From the hemicycle of the US Senate, US Senator Chris Murphy castigated that such events, “it does not happen anywhere else than here, in the United States, and it is a choice”.

The elected representative represents the State of Connecticut, forever marked by the Sandy Hook shooting on December 14, 2012, when a 20-year-old man had killed 26 people, including twenty children aged 6 and 7.

“It’s our choice to let this happen,” he said, pleading with his colleagues in Congress to find a compromise to pass an ambitious national law on the issue.

– “Epidemic” –

At present, this seems almost impossible.

In the United States, shootings are a recurring scourge that successive governments have so far been powerless to stem, as many Americans remain very attached to their guns.

30% of adults own at least one firearm.

This is particularly the case in Texas, theater Tuesday of the drama plunging America back into the recurring nightmare of school shootings: it is one of the states where it is the easiest to obtain a weapon.
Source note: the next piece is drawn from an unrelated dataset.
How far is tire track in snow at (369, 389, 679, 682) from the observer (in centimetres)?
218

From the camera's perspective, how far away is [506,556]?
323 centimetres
In 2015, state governor Greg Abbott even said he was “ashamed” that Texas was “only” the second state in terms of firearms purchases.

On Tuesday night, Joe Biden once again called for reforms. “Don’t tell me we can’t do anything about this carnage,” he said of the recurring scourge of gun deaths.

A long-time defender of better arms control, the American president had promised during his campaign to act on this front.

In April 2021, the Democratic leader unveiled a limited plan against what he denounced as an “epidemic” of gun violence. But knowing full well that he is currently not in a position to get Congress to take bold action on this ultra-sensitive subject, due to his very narrow parliamentary majority, Mr. Biden has so far only contented himself with micro-measurements.

No major progress has, for example, been announced on the subject of the verification of the criminal or psychological background of purchasers of individual weapons, which associations have been calling for for years.

“For too long, members of Congress have been talking empty words after these shootings, while opposing all efforts to save lives,” said Democratic House Speaker Nancy Pelosi.

Immediate response from the Republican camp, through the voice of Texas Senator Ted Cruz, who warned against a “politicization of the debate”.

“Some have called for taking advantage of this to attack the second amendment of law-abiding citizens,” he denounced in reference to the amendment to the Constitution which guarantees the right of the people to hold and wear weapons. “We have seen in the past that this is not effective in preventing this kind of crime,” assured the elected official.